AUFGABENSTELLUNG
Aktualisiere die folgenden Einträge, indem du „camera“ überall durch „viewer“ ersetzt, und lass alles Übrige unverändert. Gib die Einträge ohne die Bilder wieder.

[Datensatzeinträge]
━━━━━━━━━━

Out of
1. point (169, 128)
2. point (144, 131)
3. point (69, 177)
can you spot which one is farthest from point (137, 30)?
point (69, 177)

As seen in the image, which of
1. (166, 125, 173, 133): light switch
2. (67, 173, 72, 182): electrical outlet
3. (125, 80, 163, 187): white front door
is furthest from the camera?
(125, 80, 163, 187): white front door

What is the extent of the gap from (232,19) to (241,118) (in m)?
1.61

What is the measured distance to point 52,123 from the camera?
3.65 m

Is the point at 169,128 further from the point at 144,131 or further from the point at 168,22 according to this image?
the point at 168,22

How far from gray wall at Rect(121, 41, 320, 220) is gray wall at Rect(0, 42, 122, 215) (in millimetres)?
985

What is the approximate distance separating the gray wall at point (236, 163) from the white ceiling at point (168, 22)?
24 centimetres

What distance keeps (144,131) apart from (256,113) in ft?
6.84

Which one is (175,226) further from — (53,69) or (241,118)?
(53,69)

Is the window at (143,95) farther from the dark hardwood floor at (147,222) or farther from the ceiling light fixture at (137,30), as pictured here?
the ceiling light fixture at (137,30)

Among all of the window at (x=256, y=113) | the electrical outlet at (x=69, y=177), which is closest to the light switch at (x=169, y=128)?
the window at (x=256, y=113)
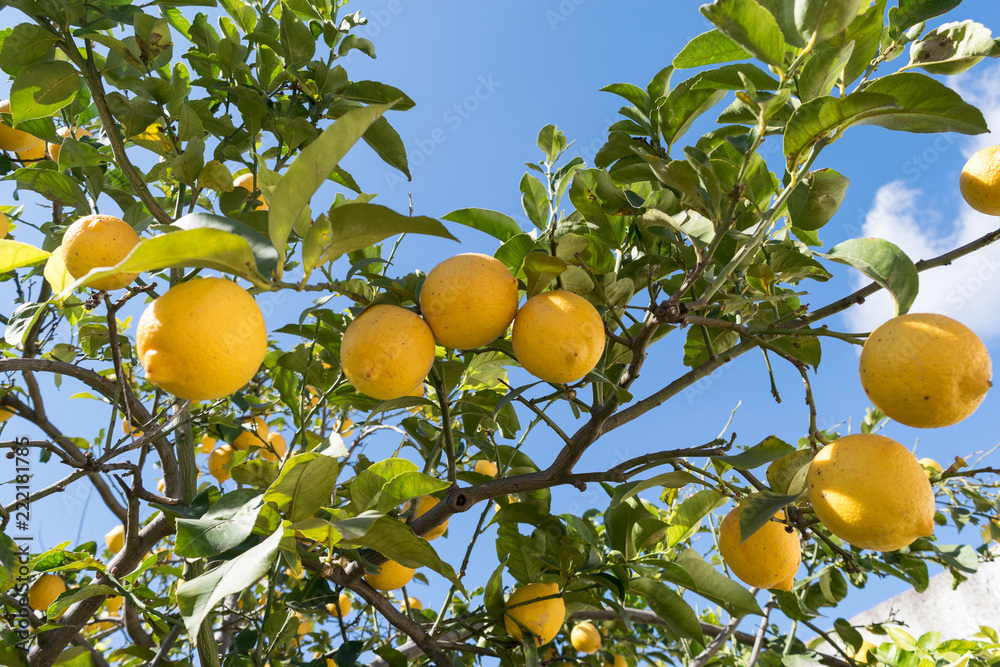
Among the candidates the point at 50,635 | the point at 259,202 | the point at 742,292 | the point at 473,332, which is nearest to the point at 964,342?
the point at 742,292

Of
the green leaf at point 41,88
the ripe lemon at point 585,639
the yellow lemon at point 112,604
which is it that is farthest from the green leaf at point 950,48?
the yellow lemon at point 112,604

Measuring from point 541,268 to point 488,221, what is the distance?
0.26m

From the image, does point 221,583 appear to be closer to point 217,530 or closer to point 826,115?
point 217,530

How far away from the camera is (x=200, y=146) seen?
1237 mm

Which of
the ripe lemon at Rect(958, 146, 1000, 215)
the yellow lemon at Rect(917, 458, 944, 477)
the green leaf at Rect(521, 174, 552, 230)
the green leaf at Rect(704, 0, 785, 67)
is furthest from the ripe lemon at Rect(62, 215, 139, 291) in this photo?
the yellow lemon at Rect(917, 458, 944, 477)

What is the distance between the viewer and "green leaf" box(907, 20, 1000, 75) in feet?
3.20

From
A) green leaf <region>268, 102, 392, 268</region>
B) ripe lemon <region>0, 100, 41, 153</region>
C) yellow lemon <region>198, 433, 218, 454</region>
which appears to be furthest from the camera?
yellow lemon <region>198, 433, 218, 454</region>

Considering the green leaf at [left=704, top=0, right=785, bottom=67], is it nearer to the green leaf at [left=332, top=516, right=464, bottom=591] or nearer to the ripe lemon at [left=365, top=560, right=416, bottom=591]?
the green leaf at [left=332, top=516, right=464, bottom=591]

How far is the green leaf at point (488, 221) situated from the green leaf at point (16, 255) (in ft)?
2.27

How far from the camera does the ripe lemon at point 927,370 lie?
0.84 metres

━━━━━━━━━━

ERGEBNIS
Out of
1. point (169, 128)
2. point (144, 131)
3. point (69, 177)
can you spot which one is farthest from point (137, 30)?
point (69, 177)

As seen in the image, which of
1. (166, 125, 173, 133): light switch
2. (67, 173, 72, 182): electrical outlet
3. (125, 80, 163, 187): white front door
is furthest from the viewer?
(125, 80, 163, 187): white front door

What is the extent of the gap from (232,19) to (241,118) (in m)?
1.61

What is the measured distance to point 52,123 from the viewer?
3.65 m

Is the point at 169,128 further from the point at 144,131 or further from the point at 168,22 according to this image?
the point at 168,22

How far from gray wall at Rect(121, 41, 320, 220) is gray wall at Rect(0, 42, 122, 215) (in millimetres)?
985

What is the approximate distance separating the gray wall at point (236, 163) from the white ceiling at point (168, 22)?
24 centimetres

What distance keeps (144,131) apart from (256,113) in ft?
6.84

Which one is (175,226) further from — (53,69) or (241,118)?
(53,69)

Is the window at (143,95) farther from the dark hardwood floor at (147,222) or farther from the ceiling light fixture at (137,30), as pictured here?
the ceiling light fixture at (137,30)

Among all of the window at (x=256, y=113) | the electrical outlet at (x=69, y=177), which is closest to the light switch at (x=169, y=128)?
the window at (x=256, y=113)
Among the candidates the point at 50,635 | the point at 259,202 | the point at 742,292 | the point at 473,332, which is nearest to the point at 964,342?
the point at 742,292

Of
the green leaf at point 41,88
the ripe lemon at point 585,639
the yellow lemon at point 112,604
which is it that is farthest from the green leaf at point 950,48?
the yellow lemon at point 112,604

Measuring from point 541,268 to point 488,221, what is the distance?
0.26m

From the image, does point 221,583 appear to be closer to point 217,530 or closer to point 826,115?
point 217,530

How far away from the viewer is (x=200, y=146) seen?
1237 mm

Which of
the ripe lemon at Rect(958, 146, 1000, 215)
the yellow lemon at Rect(917, 458, 944, 477)
the green leaf at Rect(521, 174, 552, 230)
the green leaf at Rect(704, 0, 785, 67)
is furthest from the ripe lemon at Rect(62, 215, 139, 291) in this photo?
the yellow lemon at Rect(917, 458, 944, 477)

What is the distance between the viewer and "green leaf" box(907, 20, 1000, 75) in feet?
3.20

From
A) green leaf <region>268, 102, 392, 268</region>
B) ripe lemon <region>0, 100, 41, 153</region>
C) yellow lemon <region>198, 433, 218, 454</region>
which appears to be furthest from the viewer?
yellow lemon <region>198, 433, 218, 454</region>

Considering the green leaf at [left=704, top=0, right=785, bottom=67], is it nearer to the green leaf at [left=332, top=516, right=464, bottom=591] or nearer to the ripe lemon at [left=365, top=560, right=416, bottom=591]?
the green leaf at [left=332, top=516, right=464, bottom=591]

How far is the green leaf at point (488, 221) situated from the green leaf at point (16, 255) (in ft)?
2.27

How far from the viewer does the ripe lemon at point 927,370 lie?
0.84 metres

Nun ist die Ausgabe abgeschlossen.